P1.6
The "Relax to Balance" approximation for cumulus ensemble models
An early solution to this problem was to impose lateral radiation boundary conditions on the model, which is tantamount to saying that the large-scale environment is a passive supplier and receptor of whatever the convection demands. An alternative arrangement is to impose closed or cyclic conditions as well as imposed surface heat fluxes and radiative cooling. This makes the modeled convection completely independent of its surroundings and responsive only to local forcing.
Neither of the above treatments allows any realistic interaction of convection with its surroundings. A middle way retains the cyclic lateral boundary conditions, but imposes domain-averaged tendencies which would have been produced by observed large-scale atmospheric vertical motions. This allows comparison of simulations with real-world observations, but is conceptually muddled, at least in the tropics, since convection itself is thought to be responsible for producing the bulk of vertical motions in tropical regions.

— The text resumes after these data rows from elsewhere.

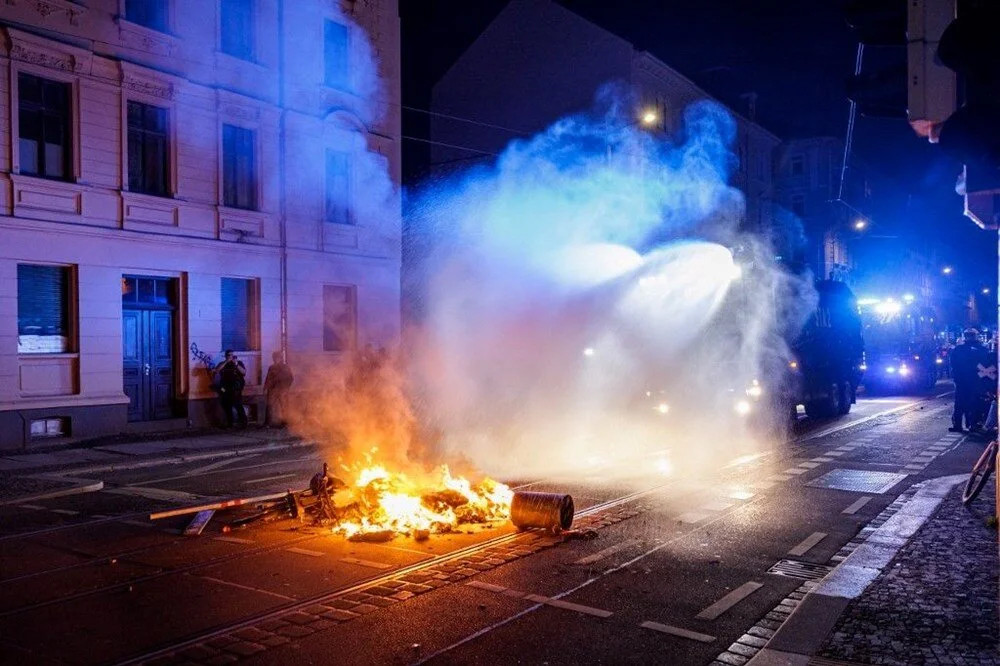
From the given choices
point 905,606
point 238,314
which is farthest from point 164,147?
point 905,606

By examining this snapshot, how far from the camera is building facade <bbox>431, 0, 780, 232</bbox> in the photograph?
1289 inches

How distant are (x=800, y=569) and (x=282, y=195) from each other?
651 inches

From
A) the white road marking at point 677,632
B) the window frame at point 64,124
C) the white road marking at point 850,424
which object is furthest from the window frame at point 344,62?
the white road marking at point 677,632

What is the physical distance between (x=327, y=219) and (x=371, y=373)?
9990 millimetres

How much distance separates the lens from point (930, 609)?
5672 mm

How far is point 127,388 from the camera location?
57.6 ft

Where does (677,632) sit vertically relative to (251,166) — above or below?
below

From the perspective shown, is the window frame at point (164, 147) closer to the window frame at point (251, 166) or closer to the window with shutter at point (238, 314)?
the window frame at point (251, 166)

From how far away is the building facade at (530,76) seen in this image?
32750 mm

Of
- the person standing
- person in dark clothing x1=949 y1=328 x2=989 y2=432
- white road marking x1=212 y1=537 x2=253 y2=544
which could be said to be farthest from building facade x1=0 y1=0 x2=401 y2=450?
person in dark clothing x1=949 y1=328 x2=989 y2=432

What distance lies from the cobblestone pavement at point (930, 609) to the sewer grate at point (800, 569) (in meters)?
0.49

A conceptually clearer alternative in the tropics is to make use of the fact that large-scale tropical dynamics tends to produce vertical motions which horizontally homogenize the vertical profile of virtual temperature. The required vertical motions can be inferred from the domain-averaged temperature tendencies produced by the convection itself. The inferred large-scale tendencies of temperature and moisture are then applied to the model domain.

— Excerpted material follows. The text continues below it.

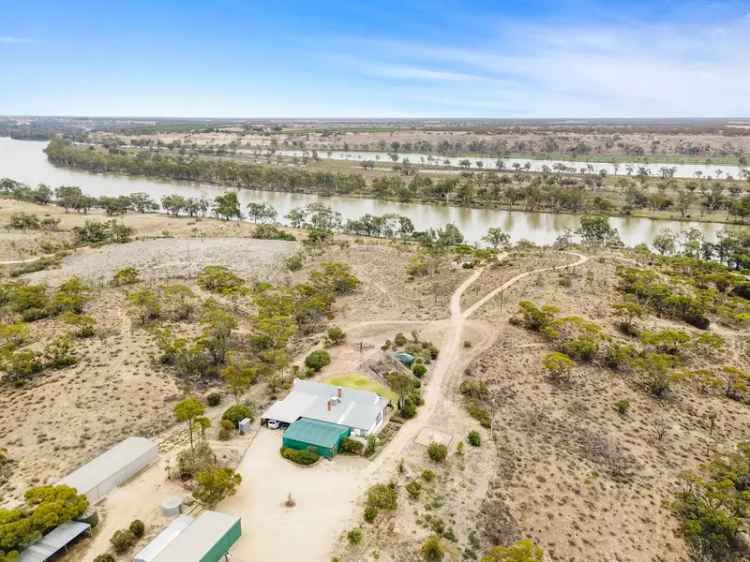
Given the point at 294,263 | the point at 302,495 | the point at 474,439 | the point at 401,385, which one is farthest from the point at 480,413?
the point at 294,263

An extension of the above procedure to middle latitudes comes from the realization that the relaxation to horizontal homogeneity in the tropics is a special case of a more general principle of "relaxation to a balanced state", which occurs everywhere. This balanced state is in general a slow function of time in mid-latitudes. The replacement of the steady reference profile of the tropics with a time-dependent balanced profile allows studies of the response of convection in numerical models to such things as quasi-geostrophic lifting. Example calculations using this technique will be presented.